TRECHO SELECIONADO:
..............................

Desse modo, tal conjunto de posições subjetivas, também chamado de aglomerado de bens, é composto por diversas coisas, como imóveis, veículos, móveis, dinheiro, entre outros bens, sobre os quais leciona Fernando Rodrigues Martins (2021), apresentando uma maior gama de composição de bens para este instituto jurídico:

Tais bens podem ser de natureza móvel ou imóvel, na dimensão corpórea, ou seja, presos à categoria do “direito das coisas”, como também de natureza incorpórea, já que relacionados à prestação de fazer ou não fazer, como, no caso, a energia elétrica. Englobam ainda a noção de patrimônio os parâmetros afetos aos direitos, créditos e às ações de qualquer pessoa (MARTINS, ano, p. RB-1.1.).

Nesse viés, ainda deve ser analisado que o patrimônio pode ser separado em dois tipos: o patrimônio particular e o patrimônio público.

A título de conceituação para fins pedagógicos, têm-se que o patrimônio público é aquele pertencente aos entes estatais e a administração pública em geral. Assim, tal patrimônio é definido doutrinariamente como aquele que pertence a toda a sociedade, sendo ela sua real proprietária.

..............................

LINHAS DE DADOS:

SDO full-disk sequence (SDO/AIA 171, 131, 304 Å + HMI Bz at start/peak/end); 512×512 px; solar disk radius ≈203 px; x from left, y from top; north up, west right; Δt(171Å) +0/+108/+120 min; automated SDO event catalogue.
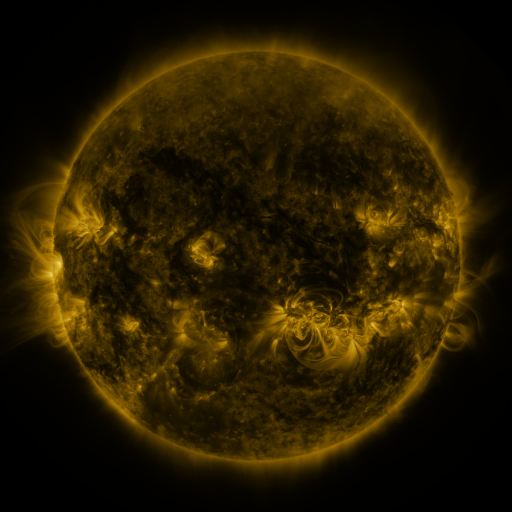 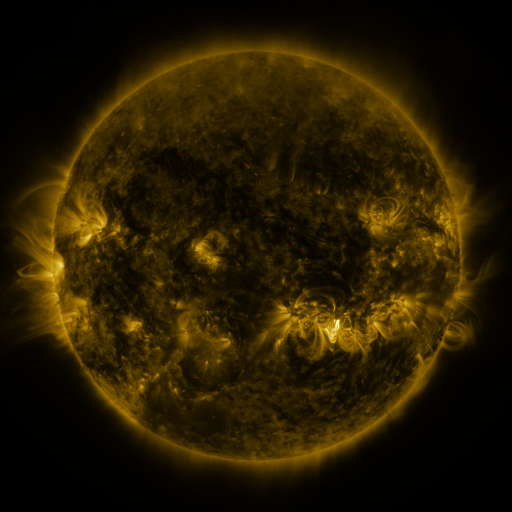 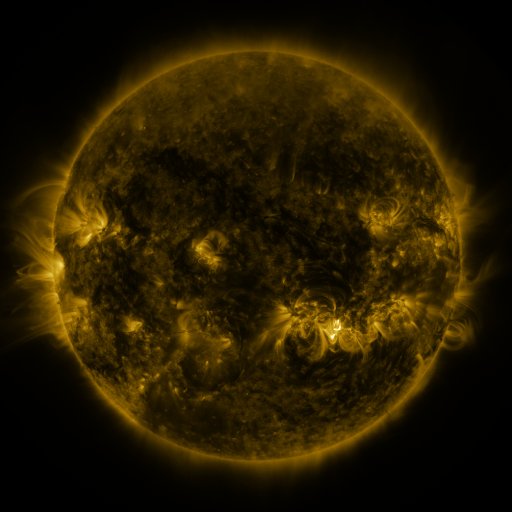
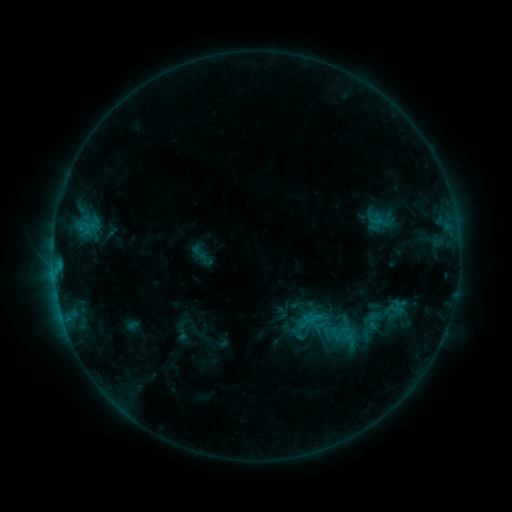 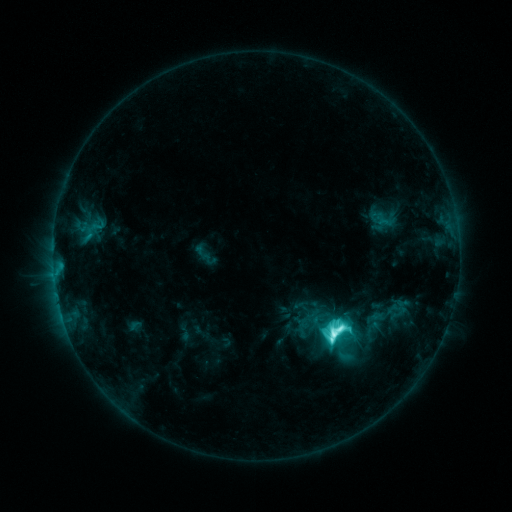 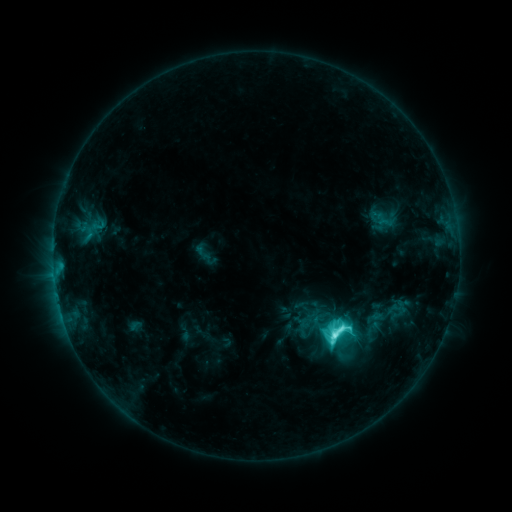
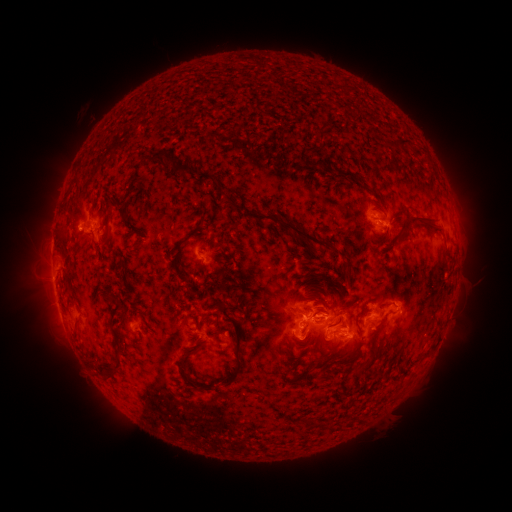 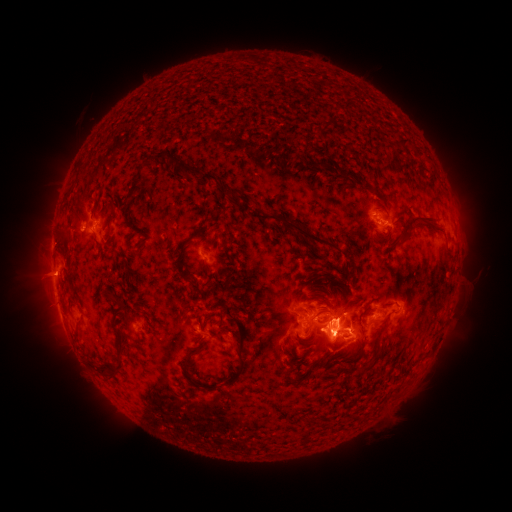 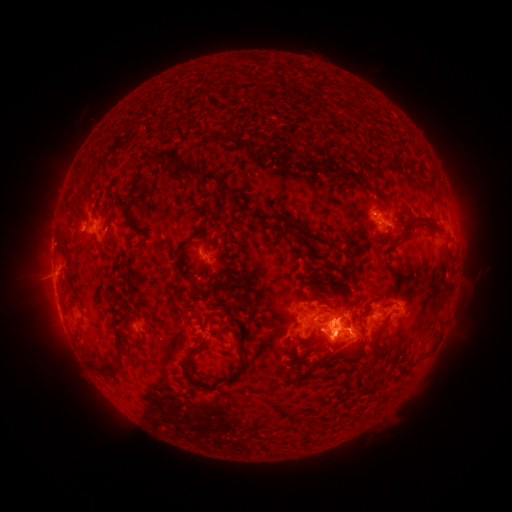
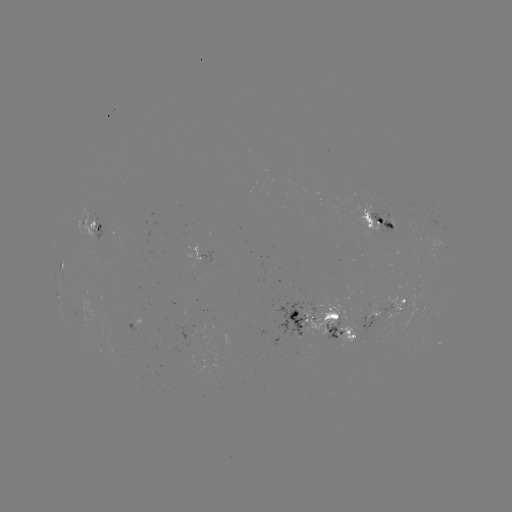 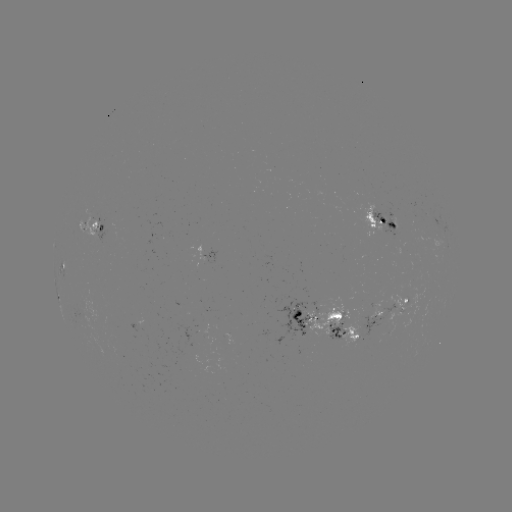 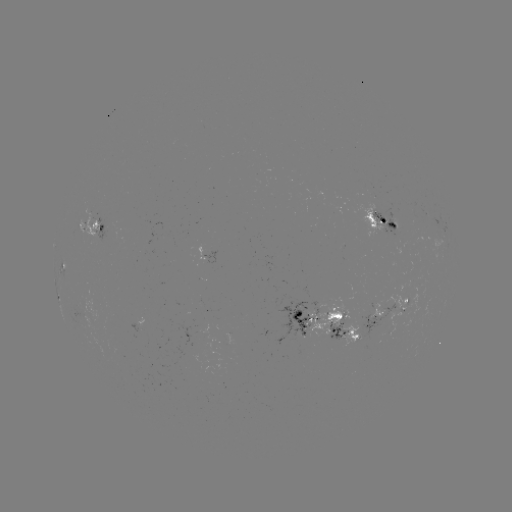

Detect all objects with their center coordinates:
emerging-flux region: (94, 223)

..............................

TAREFA CURTA 1:
Responda, com base no trecho selecionado:
(a) Que outro nome o trecho dá ao conjunto de posições subjetivas?
(b) Que exemplo de bem de natureza incorpórea é citado?
(c) Em quais dois tipos o patrimônio pode ser separado?
TAREFA CURTA 2:
Diga se cada afirmação concorda com o trecho selecionado, respondendo sim ou não e citando as palavras que decidem:
(a) O patrimônio público pertence a toda a sociedade.
(b) Os bens que formam o patrimônio são só de natureza corpórea.
(c) Os direitos e créditos de uma pessoa ficam fora da noção de patrimônio.

RESPOSTA COMPLETA 1:
(a) Aglomerado de bens.
(b) A energia elétrica.
(c) Patrimônio particular e patrimônio público.

RESPOSTA COMPLETA 2:
(a) Sim: "aquele que pertence a toda a sociedade, sendo ela sua real proprietária".
(b) Não: "como também de natureza incorpórea".
(c) Não: "Englobam ainda a noção de patrimônio os parâmetros afetos aos direitos, créditos e às ações de qualquer pessoa".